I’m going to move to Palm Beach with my wife, rent an apartment and not give a shit if it floods because it’ll be a rental. I don’t care. I’ve been preaching about this problem for 15 years to try to wake people up. I want to get away from all the craziness, ripping up the streets to raise them, putting in new sewers, water pumps. The traffic is crazy.
I am a boat captain and I first noticed something wasn’t right in about 1974. I saw that the barnacles were getting higher up the bridge pilings. Barnacles have to be in water all the time, and they were getting higher and higher, moving by inches.
I used to catch snapper, groupers, Spanish mackerel, amberjacks. I had 11 people working for me. I don’t fish here any more because there’s so much algae in Biscayne Bay that it’s basically dead.
The other boat captains know that the water covers the dock now and it didn’t before. But most of them voted for [Donald] Trump, they don’t care, they are very conservative people. It’s better to speak to the young people. It’s going to be much worse for them. We are really screwing them over.
‘Hurricane Matthew caused our home to be an island’
Laura Witham Spink, left Virginia Beach
My husband was a navy officer at the base in Norfolk so we we moved to Virginia Beach, not too far away, in 1999. We have four children.
In 2006 we moved to a bigger house in what was a very quiet neighborhood. By 2017 development was popping up everywhere, and I also noticed that there was flooding from heavy rains, just regular storms.

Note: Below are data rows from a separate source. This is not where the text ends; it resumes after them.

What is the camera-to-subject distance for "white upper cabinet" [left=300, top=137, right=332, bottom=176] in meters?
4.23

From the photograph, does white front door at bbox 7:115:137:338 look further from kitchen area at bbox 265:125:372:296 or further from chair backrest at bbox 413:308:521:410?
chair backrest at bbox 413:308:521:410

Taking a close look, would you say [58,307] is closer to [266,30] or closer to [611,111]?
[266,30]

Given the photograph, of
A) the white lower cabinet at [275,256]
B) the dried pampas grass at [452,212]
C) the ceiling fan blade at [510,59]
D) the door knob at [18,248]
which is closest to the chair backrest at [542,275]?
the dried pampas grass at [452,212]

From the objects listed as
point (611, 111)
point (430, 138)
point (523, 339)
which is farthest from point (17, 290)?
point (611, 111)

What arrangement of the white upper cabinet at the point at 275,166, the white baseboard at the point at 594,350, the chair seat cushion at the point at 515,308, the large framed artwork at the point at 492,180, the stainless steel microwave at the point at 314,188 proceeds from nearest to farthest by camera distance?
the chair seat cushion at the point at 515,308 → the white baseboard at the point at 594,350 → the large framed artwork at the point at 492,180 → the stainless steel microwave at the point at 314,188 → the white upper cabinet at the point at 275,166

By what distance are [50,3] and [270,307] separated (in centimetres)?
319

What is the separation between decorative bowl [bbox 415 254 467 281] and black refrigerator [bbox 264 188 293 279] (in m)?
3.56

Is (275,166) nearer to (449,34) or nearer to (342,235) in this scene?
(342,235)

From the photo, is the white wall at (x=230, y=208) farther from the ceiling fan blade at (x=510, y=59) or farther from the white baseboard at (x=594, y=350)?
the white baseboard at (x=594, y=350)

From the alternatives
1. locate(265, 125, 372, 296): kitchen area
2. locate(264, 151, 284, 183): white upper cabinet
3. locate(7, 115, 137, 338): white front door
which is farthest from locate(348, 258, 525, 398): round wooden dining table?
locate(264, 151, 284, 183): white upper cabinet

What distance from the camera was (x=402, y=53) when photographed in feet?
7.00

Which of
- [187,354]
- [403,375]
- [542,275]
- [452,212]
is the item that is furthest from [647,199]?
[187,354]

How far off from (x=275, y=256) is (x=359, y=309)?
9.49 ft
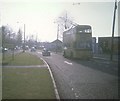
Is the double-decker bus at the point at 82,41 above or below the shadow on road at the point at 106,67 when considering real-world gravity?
above

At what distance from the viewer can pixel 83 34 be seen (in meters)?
38.4

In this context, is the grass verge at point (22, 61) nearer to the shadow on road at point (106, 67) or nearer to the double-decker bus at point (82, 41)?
the double-decker bus at point (82, 41)

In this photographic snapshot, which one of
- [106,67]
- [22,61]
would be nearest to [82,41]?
[22,61]

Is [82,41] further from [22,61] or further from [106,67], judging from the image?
[106,67]

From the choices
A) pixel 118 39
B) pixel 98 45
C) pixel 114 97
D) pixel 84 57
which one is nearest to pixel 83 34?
pixel 84 57

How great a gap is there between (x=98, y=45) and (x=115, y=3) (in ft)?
112

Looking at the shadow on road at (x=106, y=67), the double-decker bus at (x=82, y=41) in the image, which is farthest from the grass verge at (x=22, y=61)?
the shadow on road at (x=106, y=67)

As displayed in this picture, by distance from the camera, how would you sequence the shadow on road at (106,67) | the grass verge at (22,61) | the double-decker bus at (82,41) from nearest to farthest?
the shadow on road at (106,67)
the grass verge at (22,61)
the double-decker bus at (82,41)

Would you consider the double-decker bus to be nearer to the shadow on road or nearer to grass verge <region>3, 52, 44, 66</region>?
grass verge <region>3, 52, 44, 66</region>

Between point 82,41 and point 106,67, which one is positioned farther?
point 82,41

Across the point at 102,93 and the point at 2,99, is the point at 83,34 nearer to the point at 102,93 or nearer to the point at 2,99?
the point at 102,93

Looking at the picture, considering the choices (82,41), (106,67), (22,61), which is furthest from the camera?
(82,41)

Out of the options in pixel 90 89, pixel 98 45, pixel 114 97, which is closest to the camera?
pixel 114 97

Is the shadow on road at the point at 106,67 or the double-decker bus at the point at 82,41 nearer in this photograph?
the shadow on road at the point at 106,67
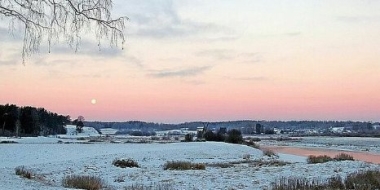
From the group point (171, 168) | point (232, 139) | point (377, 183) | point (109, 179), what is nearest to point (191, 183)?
point (109, 179)

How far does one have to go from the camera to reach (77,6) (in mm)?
10367

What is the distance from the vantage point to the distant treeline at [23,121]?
121 m

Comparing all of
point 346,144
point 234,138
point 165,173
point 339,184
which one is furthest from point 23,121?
point 339,184

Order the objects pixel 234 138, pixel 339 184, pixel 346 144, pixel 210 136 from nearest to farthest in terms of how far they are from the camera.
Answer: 1. pixel 339 184
2. pixel 234 138
3. pixel 210 136
4. pixel 346 144

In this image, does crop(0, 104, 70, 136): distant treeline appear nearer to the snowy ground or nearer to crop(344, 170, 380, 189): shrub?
the snowy ground

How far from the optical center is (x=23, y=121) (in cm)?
13288

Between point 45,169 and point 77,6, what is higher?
point 77,6

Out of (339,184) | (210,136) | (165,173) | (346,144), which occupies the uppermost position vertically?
(210,136)

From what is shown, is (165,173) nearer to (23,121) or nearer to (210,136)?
(210,136)

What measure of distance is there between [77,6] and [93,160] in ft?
99.5

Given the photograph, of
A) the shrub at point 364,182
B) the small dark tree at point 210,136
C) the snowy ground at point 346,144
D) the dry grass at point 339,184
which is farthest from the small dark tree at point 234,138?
the dry grass at point 339,184

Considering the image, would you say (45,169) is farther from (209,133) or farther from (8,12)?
(209,133)

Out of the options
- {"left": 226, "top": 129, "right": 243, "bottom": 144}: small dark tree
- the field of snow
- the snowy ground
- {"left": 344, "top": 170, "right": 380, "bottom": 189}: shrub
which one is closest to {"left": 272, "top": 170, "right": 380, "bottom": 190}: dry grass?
{"left": 344, "top": 170, "right": 380, "bottom": 189}: shrub

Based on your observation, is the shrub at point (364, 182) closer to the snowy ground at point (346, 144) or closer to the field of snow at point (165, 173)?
the field of snow at point (165, 173)
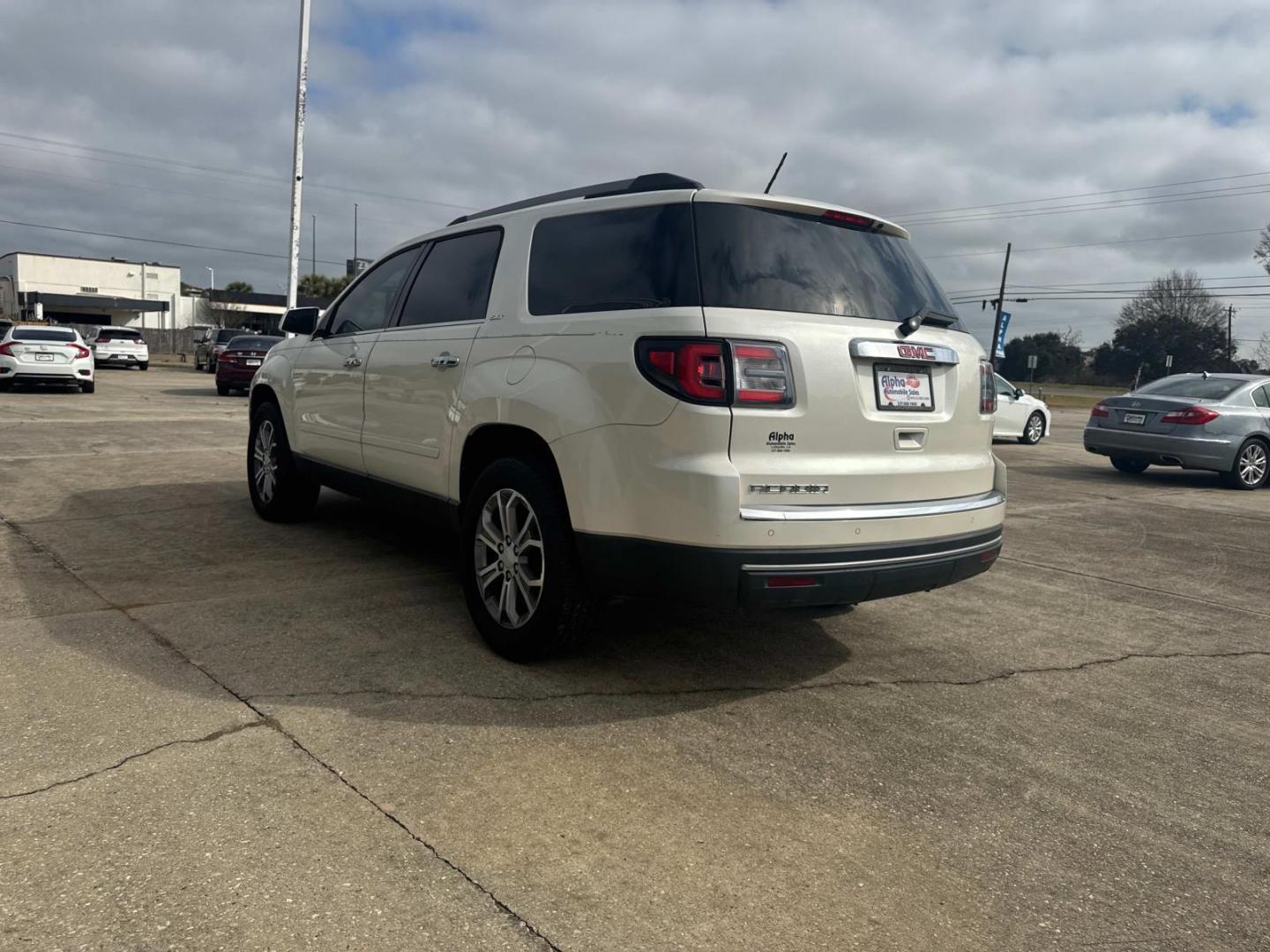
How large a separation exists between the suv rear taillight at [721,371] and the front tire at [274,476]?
379cm

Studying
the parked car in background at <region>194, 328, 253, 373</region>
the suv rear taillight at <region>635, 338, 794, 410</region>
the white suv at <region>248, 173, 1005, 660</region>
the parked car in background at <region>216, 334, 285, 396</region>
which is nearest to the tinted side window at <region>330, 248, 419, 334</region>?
the white suv at <region>248, 173, 1005, 660</region>

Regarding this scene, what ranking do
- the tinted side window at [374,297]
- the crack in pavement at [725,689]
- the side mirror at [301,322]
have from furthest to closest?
the side mirror at [301,322] → the tinted side window at [374,297] → the crack in pavement at [725,689]

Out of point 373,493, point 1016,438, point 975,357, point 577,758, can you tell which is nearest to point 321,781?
point 577,758

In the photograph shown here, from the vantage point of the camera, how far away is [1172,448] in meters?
12.3

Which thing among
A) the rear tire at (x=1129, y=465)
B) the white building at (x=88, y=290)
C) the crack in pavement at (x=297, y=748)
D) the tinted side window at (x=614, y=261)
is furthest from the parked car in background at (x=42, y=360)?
the white building at (x=88, y=290)

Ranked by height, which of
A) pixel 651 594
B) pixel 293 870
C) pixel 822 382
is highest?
pixel 822 382

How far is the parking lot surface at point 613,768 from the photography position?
241cm

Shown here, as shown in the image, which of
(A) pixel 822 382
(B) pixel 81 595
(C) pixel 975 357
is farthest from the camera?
(B) pixel 81 595

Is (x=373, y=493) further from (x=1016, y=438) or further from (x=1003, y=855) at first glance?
(x=1016, y=438)

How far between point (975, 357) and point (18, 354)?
21.1 m

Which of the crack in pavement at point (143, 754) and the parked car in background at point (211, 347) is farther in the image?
the parked car in background at point (211, 347)

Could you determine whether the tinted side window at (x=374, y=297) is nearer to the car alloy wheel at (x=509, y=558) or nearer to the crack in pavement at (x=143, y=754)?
the car alloy wheel at (x=509, y=558)

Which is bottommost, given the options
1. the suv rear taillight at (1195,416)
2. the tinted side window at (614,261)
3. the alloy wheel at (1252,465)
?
the alloy wheel at (1252,465)

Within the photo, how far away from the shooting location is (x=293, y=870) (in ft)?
8.23
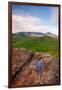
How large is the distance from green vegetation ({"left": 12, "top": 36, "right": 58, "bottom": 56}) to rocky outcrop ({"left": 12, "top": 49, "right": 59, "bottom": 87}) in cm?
5

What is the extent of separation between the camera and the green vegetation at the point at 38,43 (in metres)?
2.35

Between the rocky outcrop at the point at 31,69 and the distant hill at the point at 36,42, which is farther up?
the distant hill at the point at 36,42

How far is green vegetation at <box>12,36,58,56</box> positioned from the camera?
235 centimetres

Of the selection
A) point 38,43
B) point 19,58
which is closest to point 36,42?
point 38,43

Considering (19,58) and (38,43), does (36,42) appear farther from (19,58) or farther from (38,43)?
(19,58)

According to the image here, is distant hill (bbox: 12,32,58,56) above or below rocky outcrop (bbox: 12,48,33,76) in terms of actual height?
above

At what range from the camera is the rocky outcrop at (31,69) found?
233 centimetres

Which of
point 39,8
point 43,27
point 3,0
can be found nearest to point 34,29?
point 43,27

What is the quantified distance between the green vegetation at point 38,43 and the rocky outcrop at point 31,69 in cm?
5

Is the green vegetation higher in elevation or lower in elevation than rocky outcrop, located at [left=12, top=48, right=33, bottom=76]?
higher

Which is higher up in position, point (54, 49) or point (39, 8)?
A: point (39, 8)

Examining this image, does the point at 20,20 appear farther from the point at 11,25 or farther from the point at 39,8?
the point at 39,8

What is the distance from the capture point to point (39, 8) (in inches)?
95.1

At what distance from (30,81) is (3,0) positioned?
3.26 ft
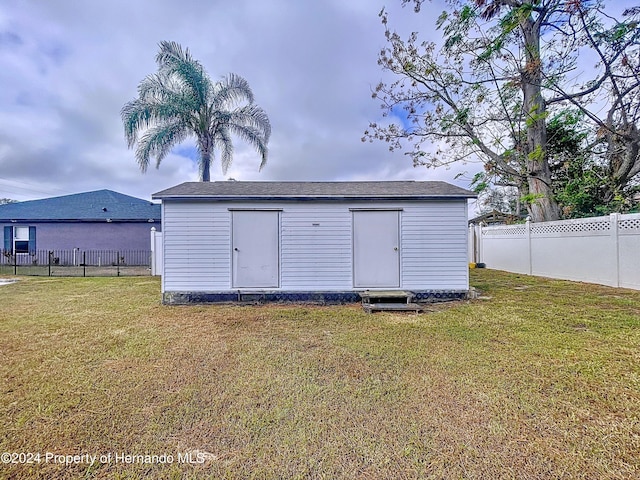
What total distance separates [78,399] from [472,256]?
15.1 meters

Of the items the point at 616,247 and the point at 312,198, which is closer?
the point at 312,198

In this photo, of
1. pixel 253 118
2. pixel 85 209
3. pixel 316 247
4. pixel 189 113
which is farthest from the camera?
pixel 85 209

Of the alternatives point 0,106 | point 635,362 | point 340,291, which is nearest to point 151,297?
point 340,291

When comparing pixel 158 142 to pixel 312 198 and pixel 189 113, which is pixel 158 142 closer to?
pixel 189 113

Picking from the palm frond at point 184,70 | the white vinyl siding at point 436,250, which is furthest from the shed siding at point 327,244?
the palm frond at point 184,70

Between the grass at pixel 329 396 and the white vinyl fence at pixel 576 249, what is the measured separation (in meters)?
3.47

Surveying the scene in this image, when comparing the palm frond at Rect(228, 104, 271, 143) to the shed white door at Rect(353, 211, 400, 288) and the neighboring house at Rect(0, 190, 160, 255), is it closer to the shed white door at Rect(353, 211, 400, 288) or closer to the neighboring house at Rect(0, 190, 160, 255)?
the neighboring house at Rect(0, 190, 160, 255)

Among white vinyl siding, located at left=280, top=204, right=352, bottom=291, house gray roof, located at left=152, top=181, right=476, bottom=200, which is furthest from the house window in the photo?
white vinyl siding, located at left=280, top=204, right=352, bottom=291

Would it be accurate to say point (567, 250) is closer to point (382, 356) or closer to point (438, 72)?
point (438, 72)

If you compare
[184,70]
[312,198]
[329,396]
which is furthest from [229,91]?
[329,396]

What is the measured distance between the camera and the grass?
180cm

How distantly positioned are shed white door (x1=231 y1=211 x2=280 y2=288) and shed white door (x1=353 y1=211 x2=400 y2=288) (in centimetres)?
178

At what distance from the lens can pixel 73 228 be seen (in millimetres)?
14883

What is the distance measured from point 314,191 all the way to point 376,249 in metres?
1.93
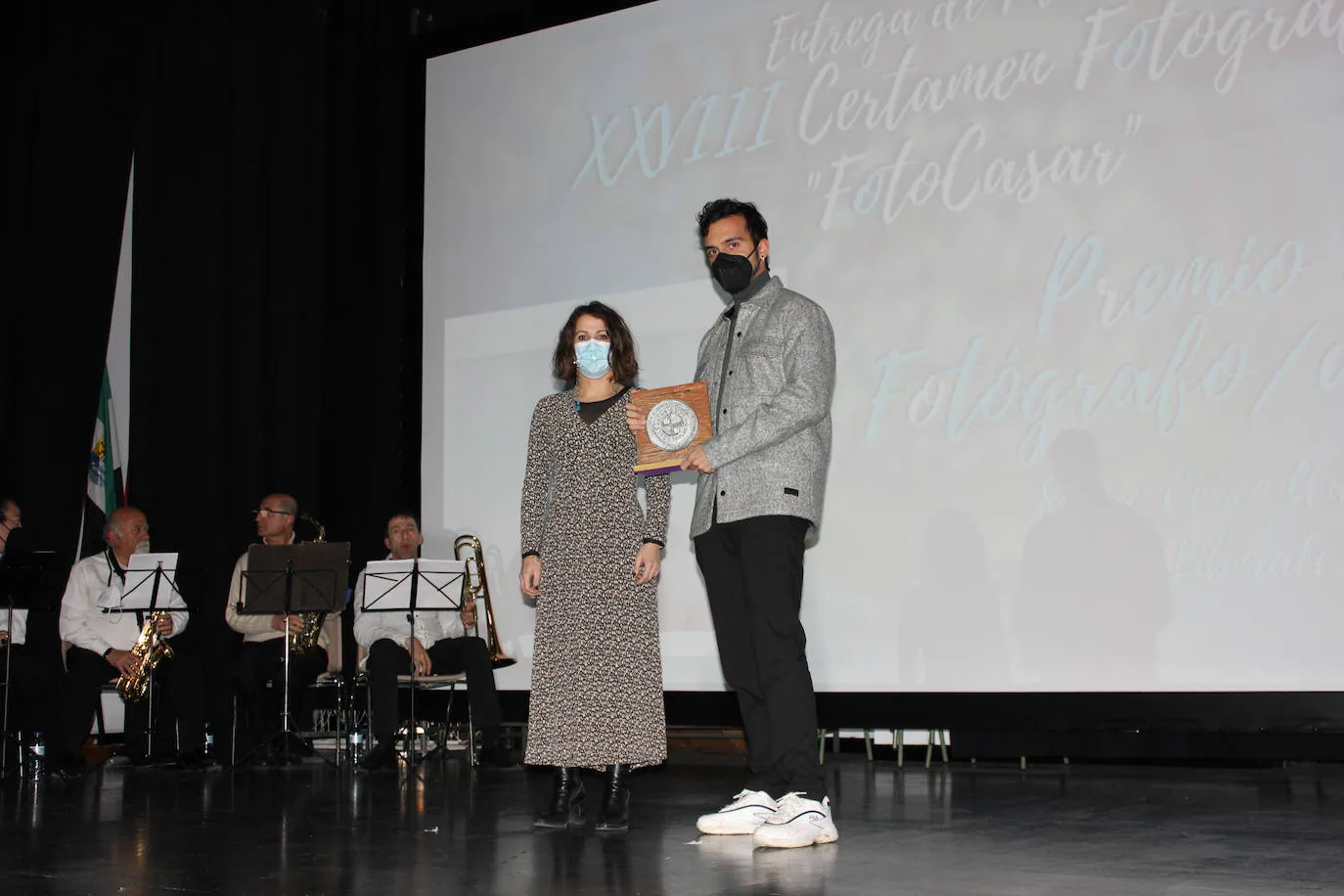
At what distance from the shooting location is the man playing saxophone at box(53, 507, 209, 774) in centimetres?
536

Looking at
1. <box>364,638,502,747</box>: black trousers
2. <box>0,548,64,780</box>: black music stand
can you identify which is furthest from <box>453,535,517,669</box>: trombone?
<box>0,548,64,780</box>: black music stand

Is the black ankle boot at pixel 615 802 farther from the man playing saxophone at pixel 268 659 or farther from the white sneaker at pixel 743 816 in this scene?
the man playing saxophone at pixel 268 659

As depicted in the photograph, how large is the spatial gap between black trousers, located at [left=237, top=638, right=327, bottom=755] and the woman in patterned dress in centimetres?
264

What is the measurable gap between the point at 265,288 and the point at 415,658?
2.48 meters

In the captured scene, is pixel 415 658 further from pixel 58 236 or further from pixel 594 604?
pixel 58 236

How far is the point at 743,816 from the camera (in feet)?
10.2

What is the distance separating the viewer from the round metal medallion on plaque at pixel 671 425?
313cm

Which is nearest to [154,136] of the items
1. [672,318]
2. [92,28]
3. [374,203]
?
[92,28]

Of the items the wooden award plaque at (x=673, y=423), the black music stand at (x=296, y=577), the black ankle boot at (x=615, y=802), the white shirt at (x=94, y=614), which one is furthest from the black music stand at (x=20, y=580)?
the wooden award plaque at (x=673, y=423)

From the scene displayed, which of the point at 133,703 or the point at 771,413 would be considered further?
the point at 133,703

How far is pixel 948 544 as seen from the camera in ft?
16.5

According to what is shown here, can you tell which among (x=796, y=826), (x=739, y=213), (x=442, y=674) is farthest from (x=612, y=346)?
(x=442, y=674)

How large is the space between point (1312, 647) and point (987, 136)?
230 cm

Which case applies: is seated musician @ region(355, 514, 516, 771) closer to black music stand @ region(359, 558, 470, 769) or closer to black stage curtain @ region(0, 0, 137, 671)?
black music stand @ region(359, 558, 470, 769)
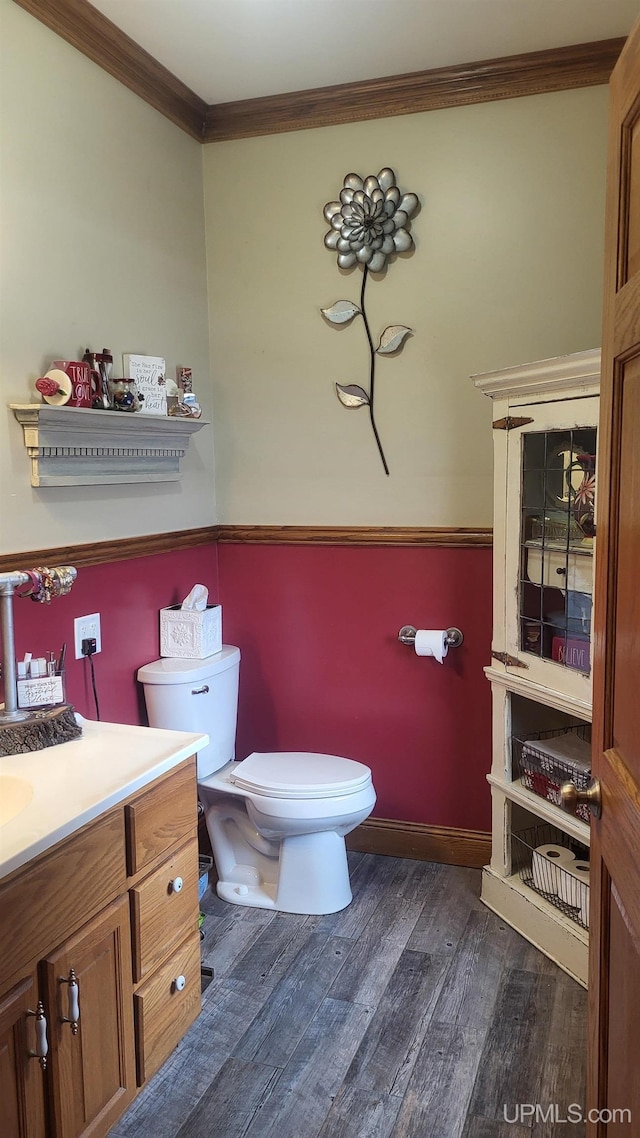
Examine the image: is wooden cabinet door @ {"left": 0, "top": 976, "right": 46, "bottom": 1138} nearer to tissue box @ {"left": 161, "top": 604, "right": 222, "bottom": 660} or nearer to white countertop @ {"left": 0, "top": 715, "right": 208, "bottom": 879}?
white countertop @ {"left": 0, "top": 715, "right": 208, "bottom": 879}

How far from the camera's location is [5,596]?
180cm

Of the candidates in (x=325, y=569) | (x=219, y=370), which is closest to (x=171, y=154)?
(x=219, y=370)

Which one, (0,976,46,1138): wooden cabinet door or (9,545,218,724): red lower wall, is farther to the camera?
(9,545,218,724): red lower wall

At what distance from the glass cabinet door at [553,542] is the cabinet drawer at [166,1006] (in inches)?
45.9

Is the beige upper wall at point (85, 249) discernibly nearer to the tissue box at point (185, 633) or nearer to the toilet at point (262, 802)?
the tissue box at point (185, 633)

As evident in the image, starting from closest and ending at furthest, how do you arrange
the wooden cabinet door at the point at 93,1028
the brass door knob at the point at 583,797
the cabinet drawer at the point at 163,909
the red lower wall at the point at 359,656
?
the brass door knob at the point at 583,797 → the wooden cabinet door at the point at 93,1028 → the cabinet drawer at the point at 163,909 → the red lower wall at the point at 359,656

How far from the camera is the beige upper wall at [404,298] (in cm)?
257

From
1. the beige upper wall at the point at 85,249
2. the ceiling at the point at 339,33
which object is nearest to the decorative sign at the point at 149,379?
the beige upper wall at the point at 85,249

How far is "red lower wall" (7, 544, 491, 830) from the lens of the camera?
9.12 feet

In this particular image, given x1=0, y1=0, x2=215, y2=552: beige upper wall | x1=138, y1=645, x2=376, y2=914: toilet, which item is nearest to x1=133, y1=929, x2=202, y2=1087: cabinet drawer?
x1=138, y1=645, x2=376, y2=914: toilet

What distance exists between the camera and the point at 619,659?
1.21 metres

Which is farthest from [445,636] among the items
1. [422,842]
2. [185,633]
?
[185,633]

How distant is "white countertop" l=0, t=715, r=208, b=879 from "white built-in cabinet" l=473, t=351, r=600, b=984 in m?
0.99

Hurricane Matthew caused our home to be an island – the water came to the top of the car tires. After that the flooding became a nuisance and then a bit scary, we had to find a way around the water to find a way home. It flooded every time it rained. There were two roads into the neighborhood and when they were flooded we would park in the 7-Eleven and walk home. I kept rubber boots in the car.
The city decided to put a four-lane road in front of where we lived and the flooding was only going to get worse, so we thought we should sell or we’d never get out of this place. It is a pretty place but has just been given over to developers.
We made a loss on the house, sold it for $30,000 less than we paid for it. We never met the new buyer, no one ever asked about the flooding. They were from Virginia Beach so I’m surprised that they didn’t didn’t do their homework; I suppose they wanted a bigger house in a good school district.
We waited for the last child to leave high school and we moved. We liked the character of Norfolk and it’s near my husband’s job. Norfolk floods too but they are proactive about it – we did our research.
We have spent six months renovating so we are here for good. I’m not sure insurance will always be available if we went anywhere else on the coast.